Required work:
Rewrite the listing below with "furthest" changed to "closest", keeping all other text unchanged.

Source material:
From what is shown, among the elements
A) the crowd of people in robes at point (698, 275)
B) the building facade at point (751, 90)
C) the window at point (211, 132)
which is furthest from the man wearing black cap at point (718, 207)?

Finished answer:
From what is shown, among the elements
A) the crowd of people in robes at point (698, 275)
B) the building facade at point (751, 90)
C) the window at point (211, 132)
which is closest from the man wearing black cap at point (718, 207)?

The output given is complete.